ThreeRivers wrote:I want people to slam my PS so I'm not trying to get into an argument and I definitely will take some of your comments into consideration, but the 1st 4 are about my brother? There are 5 paragraphs:
Paragraph 1 - Introduction story about brother having cancer
Paragraph 2 - His struggle became my inspiration
Paragraph 3 - How it influenced me
Paragraph 4 - Why I want to attend X law school / why I would be good for X law school
Paragraph 5 - Closing / wrapped it up
You stating that it took 4 out of my 5 paragraphs makes me believe you didn't even read my PS really / just looked at other individuals comments from previous drafts (in which case they were correct).
edit: Actually you seem to think there are 7 paragraphs, when there are actually 5.. idk
Still, I thank you for your input and will definitely take it into consideration for my next draft
When you asked me about why I thought this was more about your bro than you, I did a quick count of your above posting and and thought 7, but yes you are right there are only 5 paragraphs. I also mistakenly believed, for a bit, that you were applying to UPenn. Seeing that you are applying to Pitt, you might have a chance, I don't know. Even there, though, I assume that you will have some decent competition when applying. So if you want to take my suggestions and, as they say, throw the baby out with the bathwater because I did not count your paragraphs correctly, that's your call. But your PS includes nothing that separates you from the absolute lowest common denominator applying to law school. In this case, hopefully your LSAT will do that.

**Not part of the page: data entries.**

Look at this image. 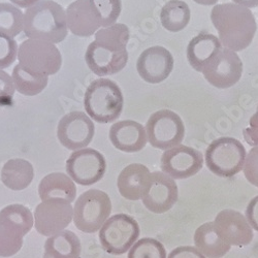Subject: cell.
I'll use <instances>...</instances> for the list:
<instances>
[{"label": "cell", "mask_w": 258, "mask_h": 258, "mask_svg": "<svg viewBox=\"0 0 258 258\" xmlns=\"http://www.w3.org/2000/svg\"><path fill=\"white\" fill-rule=\"evenodd\" d=\"M129 29L117 23L101 28L95 33V40L89 45L85 60L90 71L98 77L112 76L121 72L128 62L127 44Z\"/></svg>", "instance_id": "obj_1"}, {"label": "cell", "mask_w": 258, "mask_h": 258, "mask_svg": "<svg viewBox=\"0 0 258 258\" xmlns=\"http://www.w3.org/2000/svg\"><path fill=\"white\" fill-rule=\"evenodd\" d=\"M211 20L224 48L239 52L251 45L257 27L248 8L235 4L216 5L211 12Z\"/></svg>", "instance_id": "obj_2"}, {"label": "cell", "mask_w": 258, "mask_h": 258, "mask_svg": "<svg viewBox=\"0 0 258 258\" xmlns=\"http://www.w3.org/2000/svg\"><path fill=\"white\" fill-rule=\"evenodd\" d=\"M66 11L53 0H41L24 15L23 30L30 39L59 44L68 35Z\"/></svg>", "instance_id": "obj_3"}, {"label": "cell", "mask_w": 258, "mask_h": 258, "mask_svg": "<svg viewBox=\"0 0 258 258\" xmlns=\"http://www.w3.org/2000/svg\"><path fill=\"white\" fill-rule=\"evenodd\" d=\"M124 98L119 86L109 79L93 81L84 96L85 111L98 123L117 120L123 110Z\"/></svg>", "instance_id": "obj_4"}, {"label": "cell", "mask_w": 258, "mask_h": 258, "mask_svg": "<svg viewBox=\"0 0 258 258\" xmlns=\"http://www.w3.org/2000/svg\"><path fill=\"white\" fill-rule=\"evenodd\" d=\"M33 224V215L25 206L10 205L0 211V257L16 255Z\"/></svg>", "instance_id": "obj_5"}, {"label": "cell", "mask_w": 258, "mask_h": 258, "mask_svg": "<svg viewBox=\"0 0 258 258\" xmlns=\"http://www.w3.org/2000/svg\"><path fill=\"white\" fill-rule=\"evenodd\" d=\"M244 145L233 138H219L206 150L207 167L218 177L231 178L243 169L246 159Z\"/></svg>", "instance_id": "obj_6"}, {"label": "cell", "mask_w": 258, "mask_h": 258, "mask_svg": "<svg viewBox=\"0 0 258 258\" xmlns=\"http://www.w3.org/2000/svg\"><path fill=\"white\" fill-rule=\"evenodd\" d=\"M112 213V202L104 191L90 189L84 192L74 207L76 227L86 233L98 231Z\"/></svg>", "instance_id": "obj_7"}, {"label": "cell", "mask_w": 258, "mask_h": 258, "mask_svg": "<svg viewBox=\"0 0 258 258\" xmlns=\"http://www.w3.org/2000/svg\"><path fill=\"white\" fill-rule=\"evenodd\" d=\"M19 66L33 75L52 76L62 66V56L57 47L48 41L27 39L18 49Z\"/></svg>", "instance_id": "obj_8"}, {"label": "cell", "mask_w": 258, "mask_h": 258, "mask_svg": "<svg viewBox=\"0 0 258 258\" xmlns=\"http://www.w3.org/2000/svg\"><path fill=\"white\" fill-rule=\"evenodd\" d=\"M141 233L138 221L127 214H117L109 217L99 229V242L105 252L122 255L129 251Z\"/></svg>", "instance_id": "obj_9"}, {"label": "cell", "mask_w": 258, "mask_h": 258, "mask_svg": "<svg viewBox=\"0 0 258 258\" xmlns=\"http://www.w3.org/2000/svg\"><path fill=\"white\" fill-rule=\"evenodd\" d=\"M146 133L152 147L166 151L183 142L185 126L175 112L160 110L150 116L146 124Z\"/></svg>", "instance_id": "obj_10"}, {"label": "cell", "mask_w": 258, "mask_h": 258, "mask_svg": "<svg viewBox=\"0 0 258 258\" xmlns=\"http://www.w3.org/2000/svg\"><path fill=\"white\" fill-rule=\"evenodd\" d=\"M202 73L214 87L226 89L241 80L243 62L235 52L222 48L210 59Z\"/></svg>", "instance_id": "obj_11"}, {"label": "cell", "mask_w": 258, "mask_h": 258, "mask_svg": "<svg viewBox=\"0 0 258 258\" xmlns=\"http://www.w3.org/2000/svg\"><path fill=\"white\" fill-rule=\"evenodd\" d=\"M106 170L104 156L94 149H81L75 151L67 161L70 178L82 186H91L99 182Z\"/></svg>", "instance_id": "obj_12"}, {"label": "cell", "mask_w": 258, "mask_h": 258, "mask_svg": "<svg viewBox=\"0 0 258 258\" xmlns=\"http://www.w3.org/2000/svg\"><path fill=\"white\" fill-rule=\"evenodd\" d=\"M204 166V156L199 150L179 145L163 152L160 160L162 173L174 180L196 176Z\"/></svg>", "instance_id": "obj_13"}, {"label": "cell", "mask_w": 258, "mask_h": 258, "mask_svg": "<svg viewBox=\"0 0 258 258\" xmlns=\"http://www.w3.org/2000/svg\"><path fill=\"white\" fill-rule=\"evenodd\" d=\"M74 217L71 203L63 200H48L40 203L34 212V225L38 233L52 236L66 229Z\"/></svg>", "instance_id": "obj_14"}, {"label": "cell", "mask_w": 258, "mask_h": 258, "mask_svg": "<svg viewBox=\"0 0 258 258\" xmlns=\"http://www.w3.org/2000/svg\"><path fill=\"white\" fill-rule=\"evenodd\" d=\"M95 127L92 120L83 112H72L61 118L57 137L63 147L73 151L84 149L93 140Z\"/></svg>", "instance_id": "obj_15"}, {"label": "cell", "mask_w": 258, "mask_h": 258, "mask_svg": "<svg viewBox=\"0 0 258 258\" xmlns=\"http://www.w3.org/2000/svg\"><path fill=\"white\" fill-rule=\"evenodd\" d=\"M178 198L179 190L176 181L162 171H154L151 173V182L142 201L150 212L163 214L176 205Z\"/></svg>", "instance_id": "obj_16"}, {"label": "cell", "mask_w": 258, "mask_h": 258, "mask_svg": "<svg viewBox=\"0 0 258 258\" xmlns=\"http://www.w3.org/2000/svg\"><path fill=\"white\" fill-rule=\"evenodd\" d=\"M213 222L219 238L229 246H247L253 240L252 227L238 211L223 210L217 214Z\"/></svg>", "instance_id": "obj_17"}, {"label": "cell", "mask_w": 258, "mask_h": 258, "mask_svg": "<svg viewBox=\"0 0 258 258\" xmlns=\"http://www.w3.org/2000/svg\"><path fill=\"white\" fill-rule=\"evenodd\" d=\"M174 69V57L163 47L155 46L145 50L139 57L137 70L149 84H158L168 78Z\"/></svg>", "instance_id": "obj_18"}, {"label": "cell", "mask_w": 258, "mask_h": 258, "mask_svg": "<svg viewBox=\"0 0 258 258\" xmlns=\"http://www.w3.org/2000/svg\"><path fill=\"white\" fill-rule=\"evenodd\" d=\"M68 28L77 36L89 37L100 27V18L90 0H76L67 12Z\"/></svg>", "instance_id": "obj_19"}, {"label": "cell", "mask_w": 258, "mask_h": 258, "mask_svg": "<svg viewBox=\"0 0 258 258\" xmlns=\"http://www.w3.org/2000/svg\"><path fill=\"white\" fill-rule=\"evenodd\" d=\"M113 146L126 153H137L146 147L148 138L145 127L133 120L115 123L110 129Z\"/></svg>", "instance_id": "obj_20"}, {"label": "cell", "mask_w": 258, "mask_h": 258, "mask_svg": "<svg viewBox=\"0 0 258 258\" xmlns=\"http://www.w3.org/2000/svg\"><path fill=\"white\" fill-rule=\"evenodd\" d=\"M151 173L149 168L141 163H133L122 169L118 176L117 186L120 195L128 201H140L146 193Z\"/></svg>", "instance_id": "obj_21"}, {"label": "cell", "mask_w": 258, "mask_h": 258, "mask_svg": "<svg viewBox=\"0 0 258 258\" xmlns=\"http://www.w3.org/2000/svg\"><path fill=\"white\" fill-rule=\"evenodd\" d=\"M222 49L219 38L211 33L202 32L193 37L187 47V59L192 69L203 72L210 59Z\"/></svg>", "instance_id": "obj_22"}, {"label": "cell", "mask_w": 258, "mask_h": 258, "mask_svg": "<svg viewBox=\"0 0 258 258\" xmlns=\"http://www.w3.org/2000/svg\"><path fill=\"white\" fill-rule=\"evenodd\" d=\"M38 195L40 200H63L73 203L76 200L77 187L74 181L62 173H52L39 183Z\"/></svg>", "instance_id": "obj_23"}, {"label": "cell", "mask_w": 258, "mask_h": 258, "mask_svg": "<svg viewBox=\"0 0 258 258\" xmlns=\"http://www.w3.org/2000/svg\"><path fill=\"white\" fill-rule=\"evenodd\" d=\"M81 252L79 236L72 230H62L46 241L44 258H80Z\"/></svg>", "instance_id": "obj_24"}, {"label": "cell", "mask_w": 258, "mask_h": 258, "mask_svg": "<svg viewBox=\"0 0 258 258\" xmlns=\"http://www.w3.org/2000/svg\"><path fill=\"white\" fill-rule=\"evenodd\" d=\"M195 244L196 248L207 258H221L231 248L219 238L214 222L204 223L196 230Z\"/></svg>", "instance_id": "obj_25"}, {"label": "cell", "mask_w": 258, "mask_h": 258, "mask_svg": "<svg viewBox=\"0 0 258 258\" xmlns=\"http://www.w3.org/2000/svg\"><path fill=\"white\" fill-rule=\"evenodd\" d=\"M34 178V169L32 164L21 158L11 159L2 169V180L4 184L15 191L27 188Z\"/></svg>", "instance_id": "obj_26"}, {"label": "cell", "mask_w": 258, "mask_h": 258, "mask_svg": "<svg viewBox=\"0 0 258 258\" xmlns=\"http://www.w3.org/2000/svg\"><path fill=\"white\" fill-rule=\"evenodd\" d=\"M190 17V9L182 0H169L160 13L162 26L170 32L183 30L189 24Z\"/></svg>", "instance_id": "obj_27"}, {"label": "cell", "mask_w": 258, "mask_h": 258, "mask_svg": "<svg viewBox=\"0 0 258 258\" xmlns=\"http://www.w3.org/2000/svg\"><path fill=\"white\" fill-rule=\"evenodd\" d=\"M12 79L16 90L26 96L39 94L42 90H45L49 81L48 77L30 74L21 68L19 64H17L13 71Z\"/></svg>", "instance_id": "obj_28"}, {"label": "cell", "mask_w": 258, "mask_h": 258, "mask_svg": "<svg viewBox=\"0 0 258 258\" xmlns=\"http://www.w3.org/2000/svg\"><path fill=\"white\" fill-rule=\"evenodd\" d=\"M24 15L11 4H0V33L11 37L19 35L23 30Z\"/></svg>", "instance_id": "obj_29"}, {"label": "cell", "mask_w": 258, "mask_h": 258, "mask_svg": "<svg viewBox=\"0 0 258 258\" xmlns=\"http://www.w3.org/2000/svg\"><path fill=\"white\" fill-rule=\"evenodd\" d=\"M128 258H167L164 246L155 239L143 238L129 249Z\"/></svg>", "instance_id": "obj_30"}, {"label": "cell", "mask_w": 258, "mask_h": 258, "mask_svg": "<svg viewBox=\"0 0 258 258\" xmlns=\"http://www.w3.org/2000/svg\"><path fill=\"white\" fill-rule=\"evenodd\" d=\"M90 2L100 18L101 27L106 28L116 24L122 11L121 0H90Z\"/></svg>", "instance_id": "obj_31"}, {"label": "cell", "mask_w": 258, "mask_h": 258, "mask_svg": "<svg viewBox=\"0 0 258 258\" xmlns=\"http://www.w3.org/2000/svg\"><path fill=\"white\" fill-rule=\"evenodd\" d=\"M17 56V41L5 33H0V70L10 68L16 61Z\"/></svg>", "instance_id": "obj_32"}, {"label": "cell", "mask_w": 258, "mask_h": 258, "mask_svg": "<svg viewBox=\"0 0 258 258\" xmlns=\"http://www.w3.org/2000/svg\"><path fill=\"white\" fill-rule=\"evenodd\" d=\"M243 171L247 181L258 188V146L253 147L246 156Z\"/></svg>", "instance_id": "obj_33"}, {"label": "cell", "mask_w": 258, "mask_h": 258, "mask_svg": "<svg viewBox=\"0 0 258 258\" xmlns=\"http://www.w3.org/2000/svg\"><path fill=\"white\" fill-rule=\"evenodd\" d=\"M14 94L15 86L12 77L0 70V107L12 105Z\"/></svg>", "instance_id": "obj_34"}, {"label": "cell", "mask_w": 258, "mask_h": 258, "mask_svg": "<svg viewBox=\"0 0 258 258\" xmlns=\"http://www.w3.org/2000/svg\"><path fill=\"white\" fill-rule=\"evenodd\" d=\"M245 141L252 147L258 146V111L251 117L249 126L243 132Z\"/></svg>", "instance_id": "obj_35"}, {"label": "cell", "mask_w": 258, "mask_h": 258, "mask_svg": "<svg viewBox=\"0 0 258 258\" xmlns=\"http://www.w3.org/2000/svg\"><path fill=\"white\" fill-rule=\"evenodd\" d=\"M167 258H207L196 247L181 246L171 251Z\"/></svg>", "instance_id": "obj_36"}, {"label": "cell", "mask_w": 258, "mask_h": 258, "mask_svg": "<svg viewBox=\"0 0 258 258\" xmlns=\"http://www.w3.org/2000/svg\"><path fill=\"white\" fill-rule=\"evenodd\" d=\"M245 217L252 229L258 231V196L253 198L248 204L246 208Z\"/></svg>", "instance_id": "obj_37"}, {"label": "cell", "mask_w": 258, "mask_h": 258, "mask_svg": "<svg viewBox=\"0 0 258 258\" xmlns=\"http://www.w3.org/2000/svg\"><path fill=\"white\" fill-rule=\"evenodd\" d=\"M11 3H13L14 5H16L19 8H23V9H29L31 7H33L34 5L38 4L41 0H10Z\"/></svg>", "instance_id": "obj_38"}, {"label": "cell", "mask_w": 258, "mask_h": 258, "mask_svg": "<svg viewBox=\"0 0 258 258\" xmlns=\"http://www.w3.org/2000/svg\"><path fill=\"white\" fill-rule=\"evenodd\" d=\"M235 5H239L248 9L258 7V0H232Z\"/></svg>", "instance_id": "obj_39"}, {"label": "cell", "mask_w": 258, "mask_h": 258, "mask_svg": "<svg viewBox=\"0 0 258 258\" xmlns=\"http://www.w3.org/2000/svg\"><path fill=\"white\" fill-rule=\"evenodd\" d=\"M195 2L202 6H213L216 5V3H218L219 0H195Z\"/></svg>", "instance_id": "obj_40"}, {"label": "cell", "mask_w": 258, "mask_h": 258, "mask_svg": "<svg viewBox=\"0 0 258 258\" xmlns=\"http://www.w3.org/2000/svg\"><path fill=\"white\" fill-rule=\"evenodd\" d=\"M257 111H258V105H257Z\"/></svg>", "instance_id": "obj_41"}]
</instances>
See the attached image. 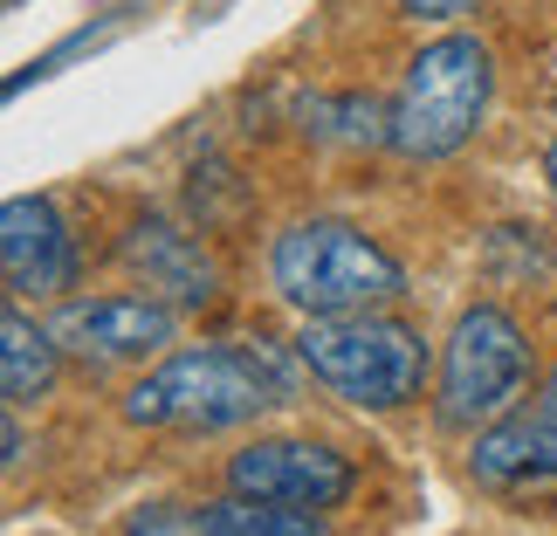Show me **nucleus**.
<instances>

Take it or leave it, but your PS substantively says absolutely nothing that makes you stand out.
I'm waiting on my LSAT to see where I should apply. If it is high enough I'll have a decent shot of T14, if not I'll go for regional schools in areas in which I want to live, I just used Pitt for this example because I will probably apply there either way (I'm from Pittsburgh).
I'm sorry if I offended you by disagreeing with you, but it just appeared to me that you were highly influenced by other posts from previous drafts (in which their comments drastically helped me to improve this version). I've tried to get away from what you're stating and feel like I have. This is why I was surprised by your response because I thought it was just about his cancer in the intro. I'm not "throwing your comments out," and I probably will adjust my essay based on your comments (although maybe not to the extent you wish).
I value anyone's opinion who is willing to take time out of their day to evaluate a stranger's PS when it has no direct benefit to them. To be honest I'm probably going to weigh all the opinions I get on this latest version and then change my PS accordingly, I just don't know how to make it less about my brother at this point, but if others echo your statement I'll try:
As of now you seem to pretty much despise it but JoeMo / CanadianWolf seemed to enjoy it / feel it was a strong PS. Everyone has their opinion and hell it is very likely that some adcoms will like mine and some won't, so neither side of this is necessary "right" or "Wrong."